One (hopefully) last question. I think my confusion might stem from use of the terms “units” vs “steps”. I understand now that the number of units in an LSTM is not dependent on the length of the sentence. However in your example with the Blue Boxes and the Yellow Boxes (for the weights), each of those Blue boxes is a “step”.

When configuring the LSTM Layer, we pass in the “n_units” number. Does Trax implicitly know that it needs to have the number of steps for each word in the sentence? I assumed I needed to specify that somewhere (similarly to how in a CNN we need to specify how many Convolutional Layers are needed), but maybe that’s not correct.

thank you again for the thorough examples

For me personally, the term “n_units” is a poor choice and it needlessly causes confusion. If it was named “n_dim” I think it would have been clearer, but I guess whoever named it, they had their reasons…

To get back to your question:
The “n_units” in the “Refrigerator” example is 4 - output from the rnn is vector of size 4 for each step. In the LSTM example, the “n_units” is 40 - each step produces vector of size 40.

Loosely speaking, the whole LSTM layer produces (n_steps, n_units) matrix. Like in the picture “The example output of LSTM for the first sentence:”.

If you have more layers then the first layer’s output is next layer’s input and “n_units” is the same number for all layers. The output dimensionality does not depend on number of layers. Usually training is done in batches, so the output would be (batch_size, n_steps, n_units).

We pass “n_units” number to trax so that it would know what the dimensions of weight matrices should be.

Thank you!

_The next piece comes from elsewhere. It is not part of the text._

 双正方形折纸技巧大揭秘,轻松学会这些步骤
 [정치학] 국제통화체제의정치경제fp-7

This was all incredibly helpful

@arvyzukai - thanks for taking the time to address my question. And thanks to @pneff for developing the discussion.

I agree with the original question. The topic seemed to get a bit side-tracked with explaining other aspects of the parameters, but the original question in unanswered.

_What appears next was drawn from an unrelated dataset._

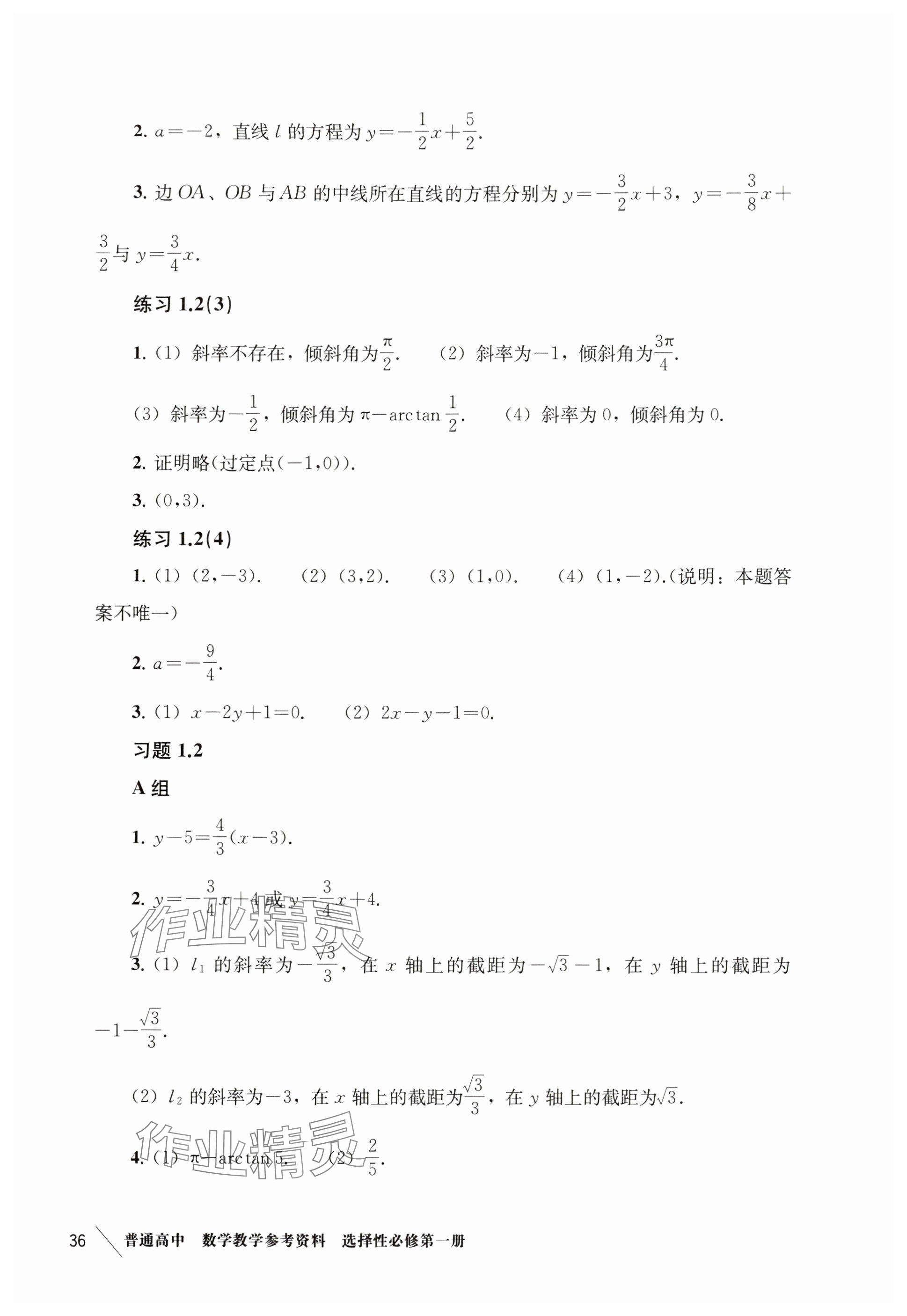 2024年练习部分高中数学选择性必修第一册沪教版 参考答案第3页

It is quite unclear why TRAX has chosen to limit the output dimension in this way. There seems to be no need for this, but it is quite clearly checked and hard-coded to restrict the choice of n_units. Is there anyone who can explain why this is?

Hi @Laurenz_Eveleens

To answer the original question is not that easy because you have to ask the trax creators themselves. But if you want to change the dimensions you can easily add a Dense layer and that would solve the problem.